Photo by K. Mitch Hodge on Unsplash

Rainhas mais ilustres da História não eram frágeis e indefesas

Victória Ferreira
Lado M
Published in
7 min readOct 8, 2015

--

Belamente sentadas ao lodo de seus maridos: com o cabelo impecável, vestidos exuberantes e uma coroa digna de exposição adornando suas cabeças perfeitamente posicionada sobre os ombros. A realeza como um todo possui seus estereótipos, e esse é só mais um deles, o qual é direcionado às rainhas e princesas.
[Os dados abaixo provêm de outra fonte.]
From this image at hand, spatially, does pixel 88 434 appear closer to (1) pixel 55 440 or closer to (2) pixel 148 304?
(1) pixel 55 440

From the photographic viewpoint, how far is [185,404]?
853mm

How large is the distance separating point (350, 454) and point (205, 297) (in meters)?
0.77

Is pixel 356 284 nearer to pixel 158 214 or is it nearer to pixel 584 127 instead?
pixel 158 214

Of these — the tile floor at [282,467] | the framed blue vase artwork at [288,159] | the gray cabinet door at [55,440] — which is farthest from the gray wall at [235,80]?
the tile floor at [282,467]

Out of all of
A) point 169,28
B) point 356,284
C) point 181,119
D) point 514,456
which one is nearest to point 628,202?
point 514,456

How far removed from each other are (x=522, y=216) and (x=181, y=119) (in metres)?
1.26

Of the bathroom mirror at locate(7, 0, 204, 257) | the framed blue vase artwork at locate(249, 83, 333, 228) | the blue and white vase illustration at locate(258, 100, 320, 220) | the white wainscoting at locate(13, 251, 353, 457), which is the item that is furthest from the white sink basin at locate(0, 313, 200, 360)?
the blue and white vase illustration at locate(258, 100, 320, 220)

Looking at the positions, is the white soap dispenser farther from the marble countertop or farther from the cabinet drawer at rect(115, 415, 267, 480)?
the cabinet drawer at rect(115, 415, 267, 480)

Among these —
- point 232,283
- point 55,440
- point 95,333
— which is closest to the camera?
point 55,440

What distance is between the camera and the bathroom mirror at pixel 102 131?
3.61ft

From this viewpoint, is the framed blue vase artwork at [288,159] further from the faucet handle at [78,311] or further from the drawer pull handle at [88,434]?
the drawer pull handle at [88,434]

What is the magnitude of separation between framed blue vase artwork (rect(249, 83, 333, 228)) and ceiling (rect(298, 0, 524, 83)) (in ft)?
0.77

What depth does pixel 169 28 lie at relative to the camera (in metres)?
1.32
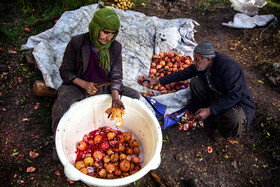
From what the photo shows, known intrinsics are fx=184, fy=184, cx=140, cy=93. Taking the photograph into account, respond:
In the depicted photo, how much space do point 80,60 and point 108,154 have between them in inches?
49.9

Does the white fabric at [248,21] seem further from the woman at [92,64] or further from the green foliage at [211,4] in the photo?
the woman at [92,64]

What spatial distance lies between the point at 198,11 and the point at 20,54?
17.1 feet

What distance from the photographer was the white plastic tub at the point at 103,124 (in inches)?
75.9

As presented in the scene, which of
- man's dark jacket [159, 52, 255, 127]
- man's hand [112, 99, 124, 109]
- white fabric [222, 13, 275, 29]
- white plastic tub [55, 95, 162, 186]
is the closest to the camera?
white plastic tub [55, 95, 162, 186]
À primeira vista, é essa a imagens que aparece à mente das pessoas; um trabalho simples de escavação da História — algo como fazer um buraco raso na terra para plantar sementes — porém, apresenta uma outra versão dos fatos. Os vestidos são bonitos e exuberantes sim, da mesma forma que os cabelos, as coroas, a maquiagem e a postura que todo ortopedista sonha. No entanto, há mais do que isso. Não são apenas os adornos que fazem essas mulheres tão belas e inspiradoras.

O poder das rainhas

Primeiramente, é preciso destacar um ponto que auxilia no entendimento de como essas mulheres eram tratadas no período recortado (Baixa Idade Média à Idade Moderna). Atualmente, é muito comum que as pessoas insiram o paradigma da “superioridade masculina” ao se tratar do papel que as mulheres da monarquia exerciam. É claro que não se tratava de uma sociedade perfeita e totalmente igualitária no que tange aos gêneros, mas também não era como os filmes de princesas plantam.

Segundo Ana Paula Torres Megiani, professora doutora de História da Faculdade de Filosofia, Letras e Ciências Humanas, na USP , trata-se de um paradigma contemporâneo.

“Essa ideia toda do poder do homem, a força do homem, ela se recolocou muito na sociedade burguesa pós-industrial, em que o homem passou a ser aquele que é o mantenedor da ‘família’. Então, quando nós trabalhamos com Baixa Idade Média, Idade Moderna, essa concepção não existia. No antigo regime, a relação entre homens e mulheres era totalmente diferente”.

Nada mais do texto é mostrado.